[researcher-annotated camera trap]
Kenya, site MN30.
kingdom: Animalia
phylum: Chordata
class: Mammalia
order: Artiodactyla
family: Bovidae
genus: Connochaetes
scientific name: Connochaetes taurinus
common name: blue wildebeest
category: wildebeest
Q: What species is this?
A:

[What the task asks] All of the material is to be retyped verbatim.

[Answer below]
[researcher-annotated camera trap]
Kenya, site MN30.
kingdom: Animalia
phylum: Chordata
class: Mammalia
order: Artiodactyla
family: Bovidae
genus: Connochaetes
scientific name: Connochaetes taurinus
common name: blue wildebeest
category: wildebeest
Q: What species is this?
A:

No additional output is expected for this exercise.